**REQUIRED WORK**:
Answer these questions using the May 9 entry:
1. What was the name of the freighter that struck the Sunshine Skyway Bridge?
2. How many people died when the bridge was struck?
3. Where were the passengers on the Custom Charters bus headed?

**SELECTED EXCERPT**:
Wednesday, May 09, 2007

May 9

On this date in 1980, a freighter -- blown off course in the perilous shipping lane of Tampa Bay -- struck the Sunshine Skyway Bridge just after 7:30 a.m. On impact, the Summit Venture, empty and riding high in the water, destroyed nearly 1300 feet of roadway and sent three dozen people plunging into the channel. The captain of the freighter, John Lerro, was attempting to guide his ship through one of the longest and most dangerous shipping channels in the world; his mission was complicated by a sudden and unexpected blast of horrendous weather, which left him as well as everyone on the bridge shrouded in zero-visibility conditions, with rain and fog and winds that approached 60 miles per hour. The ship’s radar failed as well.

A minute before impact, conditions cleared enough for Lerro to see that his ship was off course and heading toward the bridge. Last-second emergency maneuvers were ineffective. Most of the 35 people who died that morning were traveling on a Greyhound bus, which tumbled into the bay and -- in the words of one observer -- “split open like a ripe tomato.” Seven other cars joined the bus in the water. Only one man survived.

***


Nineteen years later, a Custom Charters bus veered off Highway 610 in Louisiana and crashed into an embankment, killing 22 people who were headed to a Biloxi, Mississippi casino to celebrate Mothers’ Day. The driver of the bus, Frank Bedell, had passed out just before the accident. According to one witness, the bus "closed up like an accordion," ejecting passengers in all directions.

**Excerpts from a dataset**:
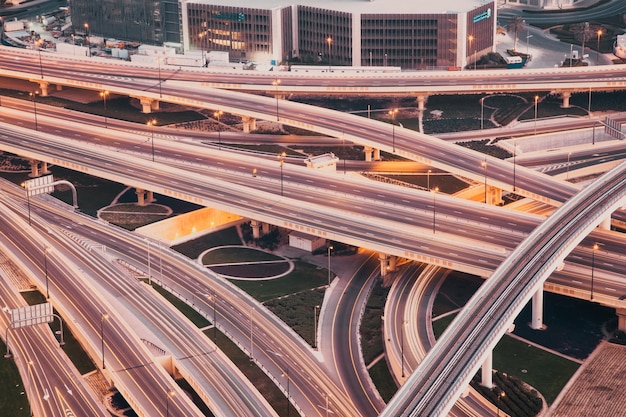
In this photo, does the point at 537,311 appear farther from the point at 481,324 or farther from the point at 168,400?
the point at 168,400

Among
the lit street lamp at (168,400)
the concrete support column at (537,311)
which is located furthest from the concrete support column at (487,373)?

**ANSWER**:
1. The freighter was the Summit Venture.
2. Thirty-five people died.
3. They were headed to a casino in Biloxi, Mississippi, to celebrate Mothers' Day.